- **WORK TO COMPLETE**:
From the game ranching article below, reproduce word for word the passage that opens with the words containing "The average game" and closes with "revenue from hunting.".

[Begin PAGE TEXT]

April 1999
By John Hearne
There is a saying, "If it pays it stays." By making game ranching more profitable, operations research is contributing toward the conservation of our wildlife heritage.
Private game ranching is a rapidly growing enterprise in South Africa. Many former cattle farms have been converted to game ranches. A number of factors have contributed to this increase, including the reduction of subsidies to cattle farmers and the increase in tourism after the ending of apartheid and the lifting of sanctions. In 1979 private fenced game ranches covered less than 10,000 square kilometers. Now there are some 4,000 fenced ranches in the country with a combined area of 80,000 square kilometers.While game ranches undoubtedly contribute to conservation, an important reason for their establishment in South Africa is the profit motive. There are reports of game ranches realizing much greater profits than cattle farms. In one instance, a seven-fold increase in profits over cattle ranching was reported (Bothma and Van Hoven, [1993]). Sources of revenue include gate fees from visitors, accommodation fees, live sales, and fees for meat and sport hunting.
The average game ranch size of 20 square kilometers is not large enough to accommodate large predators. Rough calculations show that a population of 1,200 wildebeest is the standing stock required to generate, on a sustainable basis, sufficient prey for a pride of only five lion. In a semi-arid region, the grazing requirements of such a wildebeest population would necessitate a dedicated area of land at least 28 square kilometers. It is apparent that most private ranches are not able to accommodate large predators. As a consequence, the various populations of browsers, grazers and mixed feeders must be harvested each year to avoid overstocking and the negative impacts on vegetation that would result. This harvesting also represents an opportunity for generating revenue from hunting.

[End PAGE TEXT]
[Begin STORED DATA]

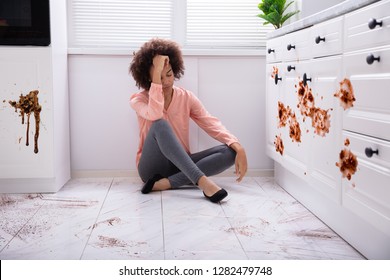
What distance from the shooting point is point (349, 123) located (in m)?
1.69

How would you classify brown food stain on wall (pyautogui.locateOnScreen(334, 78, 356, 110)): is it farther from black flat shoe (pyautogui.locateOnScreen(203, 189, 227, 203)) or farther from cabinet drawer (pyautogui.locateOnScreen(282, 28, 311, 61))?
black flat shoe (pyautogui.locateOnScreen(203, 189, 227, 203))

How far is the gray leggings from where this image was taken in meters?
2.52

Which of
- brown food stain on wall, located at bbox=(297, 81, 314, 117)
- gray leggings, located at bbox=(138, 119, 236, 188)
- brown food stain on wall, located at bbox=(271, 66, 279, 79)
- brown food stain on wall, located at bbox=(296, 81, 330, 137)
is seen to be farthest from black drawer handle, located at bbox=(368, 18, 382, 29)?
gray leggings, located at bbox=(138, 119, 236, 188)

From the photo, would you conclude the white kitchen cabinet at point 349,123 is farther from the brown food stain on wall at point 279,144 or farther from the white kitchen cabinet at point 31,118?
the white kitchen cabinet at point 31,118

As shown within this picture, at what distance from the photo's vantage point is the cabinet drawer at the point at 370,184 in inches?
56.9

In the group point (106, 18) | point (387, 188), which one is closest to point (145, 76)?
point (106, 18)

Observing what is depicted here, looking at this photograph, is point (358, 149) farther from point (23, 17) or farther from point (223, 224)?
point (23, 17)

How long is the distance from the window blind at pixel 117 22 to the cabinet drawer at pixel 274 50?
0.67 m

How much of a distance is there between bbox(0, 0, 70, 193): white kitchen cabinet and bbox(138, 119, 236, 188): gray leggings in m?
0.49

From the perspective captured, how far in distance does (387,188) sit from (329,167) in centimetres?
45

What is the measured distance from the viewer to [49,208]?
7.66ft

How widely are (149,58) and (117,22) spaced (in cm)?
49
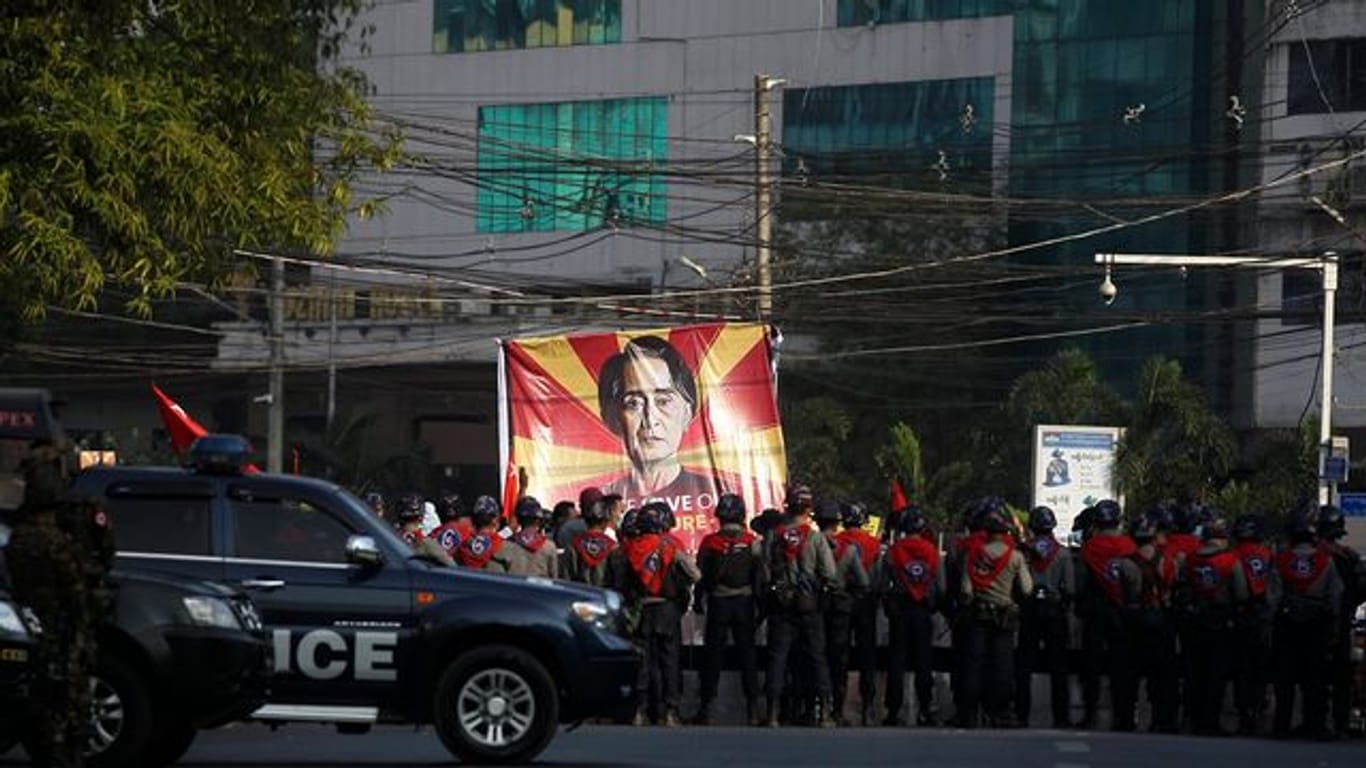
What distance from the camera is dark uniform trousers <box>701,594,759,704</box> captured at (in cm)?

[End STORED DATA]

- **FINAL ANSWER**:
The average game ranch size of 20 square kilometers is not large enough to accommodate large predators. Rough calculations show that a population of 1,200 wildebeest is the standing stock required to generate, on a sustainable basis, sufficient prey for a pride of only five lion. In a semi-arid region, the grazing requirements of such a wildebeest population would necessitate a dedicated area of land at least 28 square kilometers. It is apparent that most private ranches are not able to accommodate large predators. As a consequence, the various populations of browsers, grazers and mixed feeders must be harvested each year to avoid overstocking and the negative impacts on vegetation that would result. This harvesting also represents an opportunity for generating revenue from hunting.